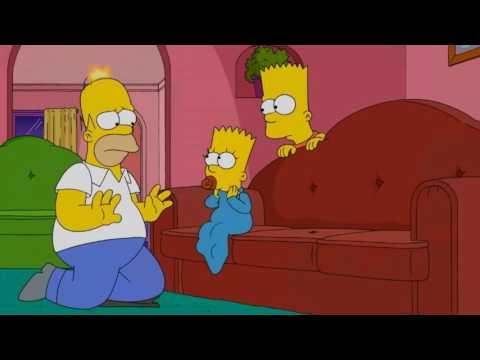 download lagu mp3 mp4 Bart Jr, download lagu Bart Jr gratis, unduh video klip Bart Jr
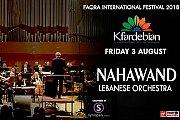 Faqra International Festival | Nahawand Lebanese Orchestra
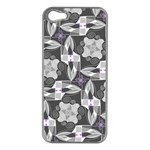 Ornament Pattern Background Apple iPhone 5 Case (Silver) Front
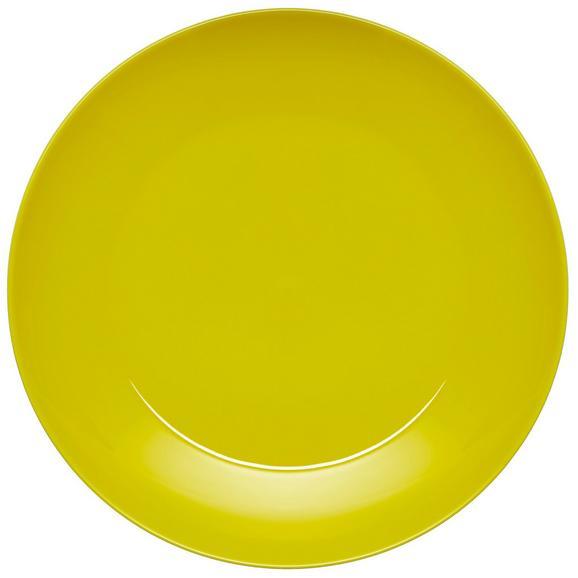 Lapostányér Sandy - sárga, konvencionális, kerámia (26,8/2,42cm) - MÖMAX modern living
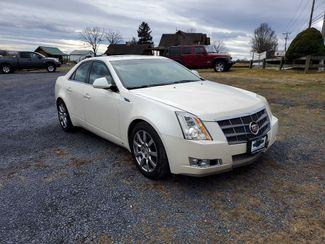 2008 Cadillac CTS RWD w/1SA in Harrisonburg, VA 22802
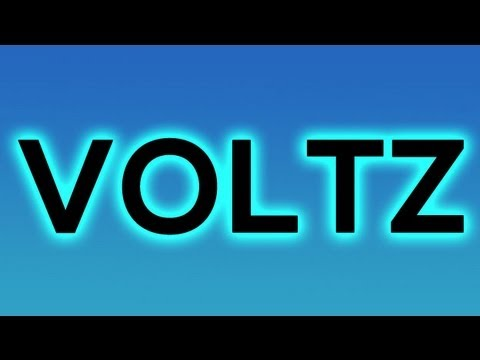 Minecraft-Voltz How To Make The Hazmat Suit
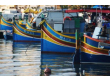 01 Marsaxlokk Fishing Boats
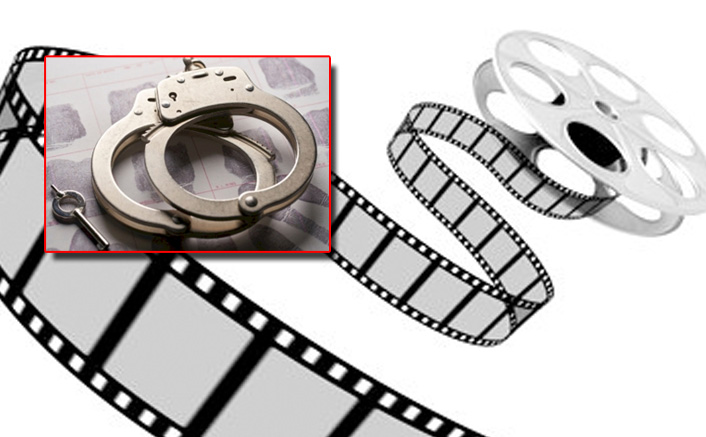Asst film producer from Mumbai, 2 others held in Goa drugs case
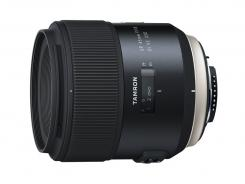 Обектив Tamron SP 45mm F/1.8 Di VC USD за Canon + подарък UV филтър Rodenstock Digital Pro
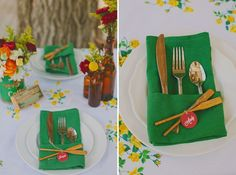 camp inspired party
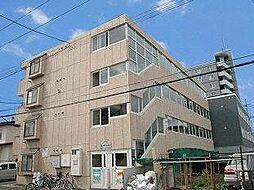 北海道札幌市東区北四十四条東14丁目の賃貸マンションの外観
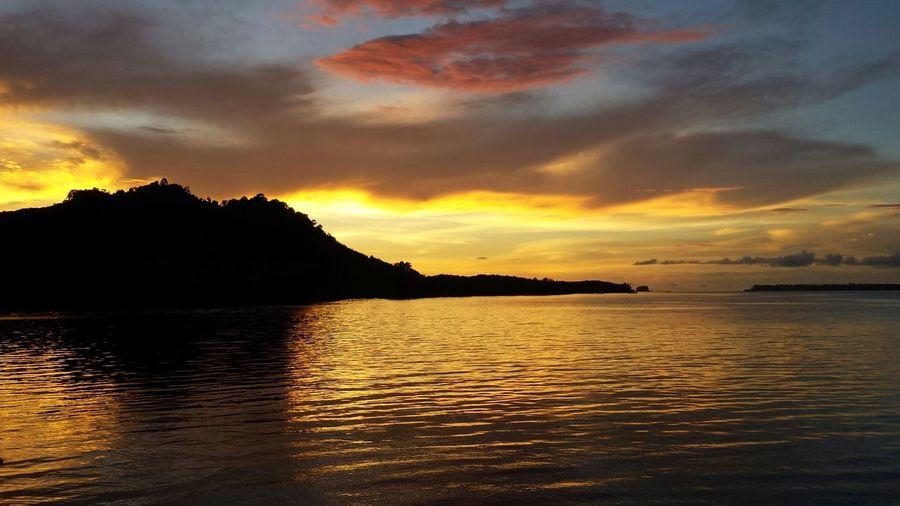 Sunset Thailand View Beautiful sunset in khao lanta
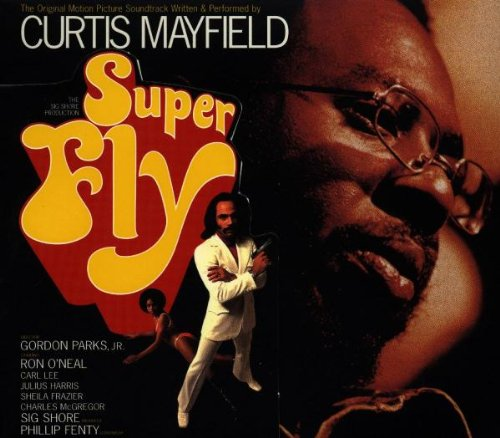 Superfly Deluxe 25th Anniversary Edition (Dig)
- - - -
EXERCISE DETAILS:
Only the words belong in your copy: restate the data above exactly and leave the images out.

ANSWER TO THIS EXERCISE:
 download lagu mp3 mp4 Bart Jr, download lagu Bart Jr gratis, unduh video klip Bart Jr
 Faqra International Festival | Nahawand Lebanese Orchestra
 Ornament Pattern Background Apple iPhone 5 Case (Silver) Front
 Lapostányér Sandy - sárga, konvencionális, kerámia (26,8/2,42cm) - MÖMAX modern living
 2008 Cadillac CTS RWD w/1SA in Harrisonburg, VA 22802
 Minecraft-Voltz How To Make The Hazmat Suit
 01 Marsaxlokk Fishing Boats
Asst film producer from Mumbai, 2 others held in Goa drugs case
 Обектив Tamron SP 45mm F/1.8 Di VC USD за Canon + подарък UV филтър Rodenstock Digital Pro
 camp inspired party
 北海道札幌市東区北四十四条東14丁目の賃貸マンションの外観
 Sunset Thailand View Beautiful sunset in khao lanta
 Superfly Deluxe 25th Anniversary Edition (Dig)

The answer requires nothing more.